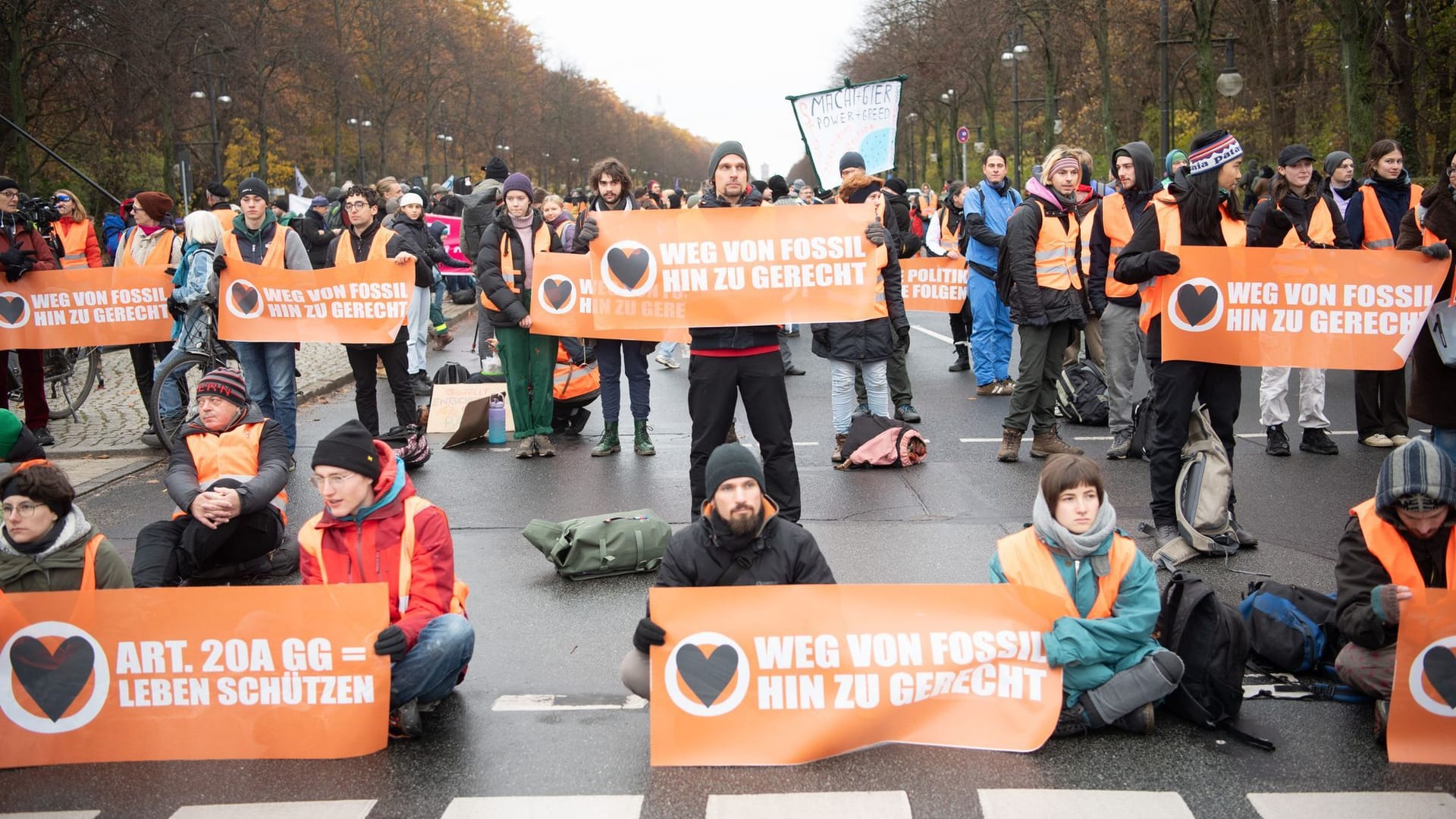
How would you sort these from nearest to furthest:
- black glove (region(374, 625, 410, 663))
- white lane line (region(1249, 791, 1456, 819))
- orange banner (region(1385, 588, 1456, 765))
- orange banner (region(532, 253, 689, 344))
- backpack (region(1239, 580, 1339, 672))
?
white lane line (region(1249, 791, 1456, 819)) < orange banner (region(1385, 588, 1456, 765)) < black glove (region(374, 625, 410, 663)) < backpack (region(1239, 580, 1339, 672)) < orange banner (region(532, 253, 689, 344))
==
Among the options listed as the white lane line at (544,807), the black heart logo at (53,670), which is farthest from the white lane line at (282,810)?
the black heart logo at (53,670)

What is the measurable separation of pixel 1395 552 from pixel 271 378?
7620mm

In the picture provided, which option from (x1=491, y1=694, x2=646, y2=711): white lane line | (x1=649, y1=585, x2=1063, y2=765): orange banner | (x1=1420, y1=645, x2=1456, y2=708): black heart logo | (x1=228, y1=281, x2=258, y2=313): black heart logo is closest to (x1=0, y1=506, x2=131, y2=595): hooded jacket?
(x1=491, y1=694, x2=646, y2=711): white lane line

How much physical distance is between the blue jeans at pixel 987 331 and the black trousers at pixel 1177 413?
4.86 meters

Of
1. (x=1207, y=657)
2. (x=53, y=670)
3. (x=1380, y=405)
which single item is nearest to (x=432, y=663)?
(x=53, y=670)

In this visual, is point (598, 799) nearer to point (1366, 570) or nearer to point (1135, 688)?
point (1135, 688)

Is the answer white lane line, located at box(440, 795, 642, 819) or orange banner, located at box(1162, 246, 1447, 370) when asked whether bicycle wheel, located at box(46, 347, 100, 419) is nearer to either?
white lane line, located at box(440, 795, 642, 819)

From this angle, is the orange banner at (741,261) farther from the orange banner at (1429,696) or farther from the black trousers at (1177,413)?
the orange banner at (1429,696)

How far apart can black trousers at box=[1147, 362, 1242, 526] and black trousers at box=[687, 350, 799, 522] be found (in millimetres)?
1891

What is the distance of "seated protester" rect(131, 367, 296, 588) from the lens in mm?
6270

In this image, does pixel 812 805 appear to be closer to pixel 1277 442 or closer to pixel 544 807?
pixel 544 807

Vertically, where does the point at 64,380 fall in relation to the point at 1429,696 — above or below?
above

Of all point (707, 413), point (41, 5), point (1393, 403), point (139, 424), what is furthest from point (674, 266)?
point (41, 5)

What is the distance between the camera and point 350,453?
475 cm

» **WHAT IS ASKED**: Reproduce, unchanged, the part of the rows that opens with the line containing "How would you" and closes with the line containing "white lane line (region(1249, 791, 1456, 819)) <", including both of those lines.

» **ANSWER TO THE PROBLEM**:
How would you sort these from nearest to furthest:
- black glove (region(374, 625, 410, 663))
- white lane line (region(1249, 791, 1456, 819))
- orange banner (region(1385, 588, 1456, 765))
- orange banner (region(532, 253, 689, 344))
- backpack (region(1239, 580, 1339, 672))
?
white lane line (region(1249, 791, 1456, 819)) < orange banner (region(1385, 588, 1456, 765)) < black glove (region(374, 625, 410, 663)) < backpack (region(1239, 580, 1339, 672)) < orange banner (region(532, 253, 689, 344))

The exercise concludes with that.